Site: Institute for Molecular Science (IMS)
Kazaki National Research Institutes
Myodaiji, Okazaki 444, Japan
Tel: (81) 564-55 7240; Fax: (81) 564-55 5245
Date Visited: 23 July 1997
WTEC: L. Jelinski (report author)
The Institute for Molecular Science (IMS) is one of three institutes under the umbrella of the Okazaki National Research Institutes. The other two are the National Institute for Basic Biology and the National Institute for Physiological Sciences. Together, they employ over two hundred professionals and about 180 technical and support staff. Each of the three Institutes is headed by a Director-General, who reports to the President. The Institutes are funded by the Ministry of Education, Science, Sports, and Culture (Monbusho).
Research at IMS is directed toward understanding the properties of molecules and molecular assemblies, and to the design and synthesis of new materials, especially those with novel properties. IMS is strongly oriented toward basic research. The faculty members have few teaching duties and can devote themselves full-time to research.
IMS has an unusual, almost Harvard-like method for ensuring that research remains fresh and of high quality: it imposes the rule that none of the assistant and associate professors can remain at IMS as full professors. Instead, they must go to another institution for promotion, as IMS always hires its full professors from outside. The faculty with whom I spoke, including junior professors, thought that this policy worked quite well.

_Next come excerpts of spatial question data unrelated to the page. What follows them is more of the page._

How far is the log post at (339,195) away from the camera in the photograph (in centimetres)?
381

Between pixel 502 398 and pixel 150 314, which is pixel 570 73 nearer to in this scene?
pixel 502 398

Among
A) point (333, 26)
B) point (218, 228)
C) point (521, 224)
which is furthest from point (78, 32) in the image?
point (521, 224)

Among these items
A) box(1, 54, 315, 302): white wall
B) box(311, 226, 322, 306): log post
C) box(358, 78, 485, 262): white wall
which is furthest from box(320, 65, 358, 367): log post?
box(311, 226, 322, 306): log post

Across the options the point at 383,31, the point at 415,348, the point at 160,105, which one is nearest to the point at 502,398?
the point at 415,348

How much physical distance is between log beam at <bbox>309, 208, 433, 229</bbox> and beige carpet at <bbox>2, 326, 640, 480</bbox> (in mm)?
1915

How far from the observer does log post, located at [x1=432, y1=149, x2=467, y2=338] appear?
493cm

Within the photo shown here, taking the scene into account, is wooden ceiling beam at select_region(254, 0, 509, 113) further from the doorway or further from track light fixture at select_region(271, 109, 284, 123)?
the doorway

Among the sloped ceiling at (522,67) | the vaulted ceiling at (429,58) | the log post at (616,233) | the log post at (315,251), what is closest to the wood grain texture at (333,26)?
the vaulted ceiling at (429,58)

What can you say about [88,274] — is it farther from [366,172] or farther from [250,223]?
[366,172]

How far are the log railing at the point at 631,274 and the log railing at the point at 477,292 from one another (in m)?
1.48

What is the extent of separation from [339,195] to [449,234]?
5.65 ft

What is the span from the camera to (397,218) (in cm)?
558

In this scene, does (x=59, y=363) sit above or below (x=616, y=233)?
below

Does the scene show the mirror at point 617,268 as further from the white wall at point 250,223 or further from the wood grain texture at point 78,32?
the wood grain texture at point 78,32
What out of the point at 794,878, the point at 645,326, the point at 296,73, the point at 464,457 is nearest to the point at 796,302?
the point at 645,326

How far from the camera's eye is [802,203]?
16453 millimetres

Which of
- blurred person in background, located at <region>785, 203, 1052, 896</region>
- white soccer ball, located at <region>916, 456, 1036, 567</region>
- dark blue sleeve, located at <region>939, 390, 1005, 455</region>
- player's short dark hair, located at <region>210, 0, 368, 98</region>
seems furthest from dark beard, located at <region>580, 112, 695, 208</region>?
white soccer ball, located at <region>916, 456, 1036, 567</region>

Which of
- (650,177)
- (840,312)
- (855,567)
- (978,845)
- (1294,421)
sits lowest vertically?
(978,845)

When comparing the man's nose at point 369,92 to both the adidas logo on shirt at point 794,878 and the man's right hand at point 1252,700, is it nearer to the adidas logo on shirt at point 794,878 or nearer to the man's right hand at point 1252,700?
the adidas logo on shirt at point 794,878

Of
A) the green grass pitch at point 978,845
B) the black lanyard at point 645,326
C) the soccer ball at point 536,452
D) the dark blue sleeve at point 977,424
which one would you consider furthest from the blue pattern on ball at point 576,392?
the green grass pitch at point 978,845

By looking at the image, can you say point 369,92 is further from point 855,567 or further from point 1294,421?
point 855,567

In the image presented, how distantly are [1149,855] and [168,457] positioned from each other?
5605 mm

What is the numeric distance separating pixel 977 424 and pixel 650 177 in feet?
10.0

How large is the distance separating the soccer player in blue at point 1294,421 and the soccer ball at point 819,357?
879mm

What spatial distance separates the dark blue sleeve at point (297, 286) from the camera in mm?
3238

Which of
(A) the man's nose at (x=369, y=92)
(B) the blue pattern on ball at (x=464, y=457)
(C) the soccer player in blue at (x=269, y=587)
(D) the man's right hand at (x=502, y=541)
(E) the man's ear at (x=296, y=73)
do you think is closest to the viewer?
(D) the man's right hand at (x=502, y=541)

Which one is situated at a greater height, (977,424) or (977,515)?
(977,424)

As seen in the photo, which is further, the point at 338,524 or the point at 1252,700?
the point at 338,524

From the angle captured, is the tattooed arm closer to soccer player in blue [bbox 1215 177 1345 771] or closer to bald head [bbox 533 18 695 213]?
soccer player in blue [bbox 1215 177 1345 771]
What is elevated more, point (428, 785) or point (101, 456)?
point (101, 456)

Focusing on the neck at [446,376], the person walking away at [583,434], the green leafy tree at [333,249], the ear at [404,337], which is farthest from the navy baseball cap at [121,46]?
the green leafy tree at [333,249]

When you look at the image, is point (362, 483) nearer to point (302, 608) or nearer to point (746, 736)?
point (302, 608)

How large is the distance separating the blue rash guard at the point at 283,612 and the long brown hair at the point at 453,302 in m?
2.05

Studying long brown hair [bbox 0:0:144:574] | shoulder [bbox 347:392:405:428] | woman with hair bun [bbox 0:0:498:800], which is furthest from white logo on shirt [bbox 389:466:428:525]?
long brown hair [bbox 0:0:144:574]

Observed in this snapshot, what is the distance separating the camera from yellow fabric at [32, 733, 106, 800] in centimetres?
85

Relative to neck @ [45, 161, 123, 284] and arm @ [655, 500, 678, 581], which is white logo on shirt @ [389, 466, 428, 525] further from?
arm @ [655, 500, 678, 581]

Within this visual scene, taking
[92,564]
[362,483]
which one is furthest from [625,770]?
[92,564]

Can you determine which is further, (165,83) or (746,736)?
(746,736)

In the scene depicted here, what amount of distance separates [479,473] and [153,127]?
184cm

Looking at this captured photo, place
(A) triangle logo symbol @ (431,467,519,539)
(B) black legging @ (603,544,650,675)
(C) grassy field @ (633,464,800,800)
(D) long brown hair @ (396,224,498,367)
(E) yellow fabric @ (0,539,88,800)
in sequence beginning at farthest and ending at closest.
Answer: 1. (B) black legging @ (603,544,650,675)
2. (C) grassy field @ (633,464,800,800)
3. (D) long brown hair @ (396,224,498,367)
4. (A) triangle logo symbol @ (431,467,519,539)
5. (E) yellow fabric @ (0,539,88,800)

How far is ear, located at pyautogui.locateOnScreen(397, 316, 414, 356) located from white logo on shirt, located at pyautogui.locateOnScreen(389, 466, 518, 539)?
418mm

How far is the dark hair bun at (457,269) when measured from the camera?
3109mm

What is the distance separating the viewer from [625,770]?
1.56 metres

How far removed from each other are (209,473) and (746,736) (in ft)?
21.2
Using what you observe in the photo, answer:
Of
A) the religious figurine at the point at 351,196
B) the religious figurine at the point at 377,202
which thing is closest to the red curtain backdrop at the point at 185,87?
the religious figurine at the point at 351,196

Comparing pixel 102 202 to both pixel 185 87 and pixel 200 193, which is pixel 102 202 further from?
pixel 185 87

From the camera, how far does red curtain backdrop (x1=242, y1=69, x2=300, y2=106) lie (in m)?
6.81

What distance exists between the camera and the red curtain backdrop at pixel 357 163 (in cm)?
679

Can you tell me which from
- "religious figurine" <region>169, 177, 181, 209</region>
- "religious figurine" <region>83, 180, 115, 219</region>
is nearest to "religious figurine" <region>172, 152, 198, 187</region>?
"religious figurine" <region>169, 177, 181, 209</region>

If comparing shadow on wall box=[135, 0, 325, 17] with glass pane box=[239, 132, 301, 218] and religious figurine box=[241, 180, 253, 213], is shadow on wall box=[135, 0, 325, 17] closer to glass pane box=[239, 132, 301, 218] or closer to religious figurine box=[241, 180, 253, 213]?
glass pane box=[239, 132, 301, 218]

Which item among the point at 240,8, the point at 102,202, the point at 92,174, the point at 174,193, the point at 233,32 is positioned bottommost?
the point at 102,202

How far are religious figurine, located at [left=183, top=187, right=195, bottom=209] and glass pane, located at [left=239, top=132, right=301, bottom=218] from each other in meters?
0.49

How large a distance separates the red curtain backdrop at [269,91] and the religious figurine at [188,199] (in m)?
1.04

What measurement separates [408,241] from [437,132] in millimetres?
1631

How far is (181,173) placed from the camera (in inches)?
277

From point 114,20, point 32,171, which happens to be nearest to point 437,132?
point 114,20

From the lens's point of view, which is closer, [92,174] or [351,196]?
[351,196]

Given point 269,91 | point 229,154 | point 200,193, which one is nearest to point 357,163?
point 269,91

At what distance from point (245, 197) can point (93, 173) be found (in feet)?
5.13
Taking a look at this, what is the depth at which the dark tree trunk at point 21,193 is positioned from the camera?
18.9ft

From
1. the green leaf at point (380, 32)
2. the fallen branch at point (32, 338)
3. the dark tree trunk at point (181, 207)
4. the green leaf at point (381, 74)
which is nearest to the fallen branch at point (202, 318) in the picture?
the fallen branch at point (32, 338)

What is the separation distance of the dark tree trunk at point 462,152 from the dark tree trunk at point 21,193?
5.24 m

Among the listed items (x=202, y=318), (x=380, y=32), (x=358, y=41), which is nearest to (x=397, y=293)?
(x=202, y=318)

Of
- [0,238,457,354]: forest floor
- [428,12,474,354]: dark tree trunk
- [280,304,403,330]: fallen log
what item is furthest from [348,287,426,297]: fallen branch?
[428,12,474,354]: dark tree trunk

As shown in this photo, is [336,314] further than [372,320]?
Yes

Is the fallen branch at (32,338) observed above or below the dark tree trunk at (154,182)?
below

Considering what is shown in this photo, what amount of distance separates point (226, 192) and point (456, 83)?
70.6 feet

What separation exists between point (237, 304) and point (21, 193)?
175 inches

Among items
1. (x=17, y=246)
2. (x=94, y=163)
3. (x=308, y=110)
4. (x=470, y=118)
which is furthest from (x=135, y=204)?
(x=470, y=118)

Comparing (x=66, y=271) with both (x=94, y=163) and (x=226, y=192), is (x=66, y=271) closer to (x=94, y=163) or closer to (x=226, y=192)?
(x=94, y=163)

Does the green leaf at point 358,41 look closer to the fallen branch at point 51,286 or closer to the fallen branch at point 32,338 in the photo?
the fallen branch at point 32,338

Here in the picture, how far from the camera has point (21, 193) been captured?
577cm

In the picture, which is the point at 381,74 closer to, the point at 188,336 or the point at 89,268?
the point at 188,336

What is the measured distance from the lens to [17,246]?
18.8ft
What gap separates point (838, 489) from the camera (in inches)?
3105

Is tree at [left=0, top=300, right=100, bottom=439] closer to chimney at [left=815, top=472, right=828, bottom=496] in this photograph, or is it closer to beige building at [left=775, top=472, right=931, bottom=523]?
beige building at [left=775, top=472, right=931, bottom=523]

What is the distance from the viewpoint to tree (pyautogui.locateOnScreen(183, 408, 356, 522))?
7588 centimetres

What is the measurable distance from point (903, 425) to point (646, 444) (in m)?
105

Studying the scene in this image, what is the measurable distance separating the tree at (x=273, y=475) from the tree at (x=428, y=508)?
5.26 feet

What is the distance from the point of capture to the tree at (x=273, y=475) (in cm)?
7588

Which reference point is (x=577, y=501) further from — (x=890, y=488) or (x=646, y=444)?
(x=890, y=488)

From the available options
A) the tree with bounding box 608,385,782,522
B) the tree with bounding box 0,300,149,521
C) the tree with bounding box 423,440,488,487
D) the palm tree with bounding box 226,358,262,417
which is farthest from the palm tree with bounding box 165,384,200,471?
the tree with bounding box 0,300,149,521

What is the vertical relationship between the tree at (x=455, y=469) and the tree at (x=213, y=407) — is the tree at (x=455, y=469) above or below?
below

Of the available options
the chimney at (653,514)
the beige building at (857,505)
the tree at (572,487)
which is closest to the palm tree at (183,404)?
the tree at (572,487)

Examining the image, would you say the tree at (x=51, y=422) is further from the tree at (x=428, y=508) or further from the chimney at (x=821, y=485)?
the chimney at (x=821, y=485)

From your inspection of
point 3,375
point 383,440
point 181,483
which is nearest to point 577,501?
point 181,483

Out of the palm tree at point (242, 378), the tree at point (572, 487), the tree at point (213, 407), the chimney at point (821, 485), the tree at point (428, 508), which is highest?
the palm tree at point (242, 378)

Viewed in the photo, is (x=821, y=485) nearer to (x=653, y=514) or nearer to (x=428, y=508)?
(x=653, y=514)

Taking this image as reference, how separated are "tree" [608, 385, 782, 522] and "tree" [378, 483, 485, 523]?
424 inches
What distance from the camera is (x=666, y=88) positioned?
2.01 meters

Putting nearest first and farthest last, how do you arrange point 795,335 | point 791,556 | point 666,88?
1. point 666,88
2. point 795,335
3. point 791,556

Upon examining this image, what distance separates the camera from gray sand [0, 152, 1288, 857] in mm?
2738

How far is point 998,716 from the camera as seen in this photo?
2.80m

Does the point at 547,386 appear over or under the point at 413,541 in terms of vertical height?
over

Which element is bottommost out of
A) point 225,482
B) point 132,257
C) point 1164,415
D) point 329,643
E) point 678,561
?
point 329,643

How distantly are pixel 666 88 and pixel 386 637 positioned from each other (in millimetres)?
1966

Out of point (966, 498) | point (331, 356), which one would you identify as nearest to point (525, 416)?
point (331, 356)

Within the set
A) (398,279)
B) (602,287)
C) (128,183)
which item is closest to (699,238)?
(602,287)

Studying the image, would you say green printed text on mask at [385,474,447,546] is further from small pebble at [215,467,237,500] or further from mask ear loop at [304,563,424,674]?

Research at IMS that falls within the scope of this report is in the general category of synthesis of novel materials, some with inspiration from biology and some with biomolecules as the building blocks. Most of the work that involves nanoparticles involves some form of organometallic chemistry. The hallmarks of the research are two-fold: creativity, and the soundness by which the new materials are characterized and evaluated. Much of the research the WTEC team saw on this visit has been published in high quality journals such as Nature and the Journal of the American Chemical Society, attesting to the international reputation of IMS and the high quality of the research. Several of the faculty have good collaborations with other scientists in Japan. One has an ongoing and productive NSF-funded collaboration with the University of Rochester, and another introduced the visiting WTEC team members to a visiting researcher, on leave from Emory University, who was spending six months in his lab.
Japan seems to be in a leadership role in the production of metallofullerenes. IMS has a large-scale facility for producing fullerenes, and Prof. Kato has been successful in producing C82 that contains Sc, Y, and La inside the cage structure. Kato is now using the metal inside the fullerene as a way to "tune" the reactivity of the outside. For example, he has shown how La@C82 can be reacted with disilanes and diazo compounds to form adducts. A combination of ESR and theory is being used to explain the reactivity of the precursor and the products obtained. One could imagine how this ground-up assembly of nanomaterials could be polymerized to produce larger molecules with novel properties.
Another area of research involves the characterization of magnetic transport and optical properties in phthallocyanines (Pc). Of special interest is PtPc(AsF6)0.5, whose transport properties are being studied under high pressure.
Prof. Shionoya, a very young full Professor who recently came to IMS from Hiroshima University, is using novel combinations of DNA, metal ligands, DNA templating, and proteins to produce molecular wires, molecular hoops through which DNA could be threaded, and double-stranded peptides whose helix pitch could be controlled by an entrained copper that could be induced to go from Cu(I)tetrahedral to Cu(II)square planar , perhaps by electrons delivered by an STM tip. Figure 7.6 (p. x in text) summarizes Prof. Shionoya's vision of how bioinspiration could be used to produce nanodevices.
In a very creative and careful series of single point mutations, Prof. Watanabe has uncovered evidence for, and verified the existence of a "push-pull" mechanism for cytochrome C peroxidase. This was done by drawing an analogy between peroxidase and cytochrome P-450, and using insights gleaned from similarities in the active site.
Finally, Prof. Fujita's work involves the approach of using self-assembly by transition metals to form organized large structures. He has been able to make various nanocages, which have potential applications for controlled drug release. He has also used three-dimensional organometallic cage compounds to achieve a "ship-in-a-bottle" synthesis of organic molecules and is currently producing nanostructured molecules with larger cavities than have ever been made before.